Background. At diagnosis, leukemic cell burden reaches 10(12) in patients with acute lymphoblastic leukemia (ALL). When patients get the first complete remission (CR) after induction chemotherapy, less than 5% of lymphoblasts are found in bone marrow smear by tight microscopy. But an amount of 109 or less residual leukemic cells may be left, thus the disease is known as minimal residual disease (MRD), which is proven to be responsible for clinical relapse. Detection and quantification of MRD in ALL patients after chemotherapy might improve therapeutic results and prognosis. Methods: Polymerase chain reaction (PCR) and nested-PCR were used to detect rearranged immunoglobulin heavy-chain (IgH) CDRIII gene and T lineage cell receptor (TCR) V delta 2D delta 3 gene for 71 ALL patients. Cerebral spinal fluid (CSF) samples from 67 patients at CR were also detected by the same methods. Leukemic clones were quantified by limiting dilution analysis.
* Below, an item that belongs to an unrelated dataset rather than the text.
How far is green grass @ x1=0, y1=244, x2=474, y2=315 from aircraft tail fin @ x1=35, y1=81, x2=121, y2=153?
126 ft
Results: IgH CDRIII rearrangements were found positive in 43 (82.7%) of 52 patients with B lineage ALL and 3 (15.8%) of 19 patients with T lineage ALL. TCR V delta 2D delta 3 positive rearrangements were present in 17 (32.7%) patients with B lineage ALL and 12 (63.2%) with T lineage ALL. MRD was quantified with the nested-PCR through limiting dilution of DNA samples from these rearrangement positive patients. Patients with MRD level above 2x10(-3) in the first CR were found to have a high relapse rate and this situation was also found in patients with a slow decrease or a high level of MRD. Whereas patients with undetectable or detected less than 2x10(-5) level of MRD in the first CR had a good prognosis. Of the 67 CSF samples, 9 were positive for IgH CDRIII rearrangement and 4 positive for TCR V delta 2D delta 3 rearrangement; 5 of them eventually developed central nervous system leukemia. Conclusions: The relationship between MRD detection and outcome is significant for ALL patients. Early quantification of leukemic cells after chemotherapy may be an effective strategy for predicting outcome and hence individualizing ALL treatment in childhood.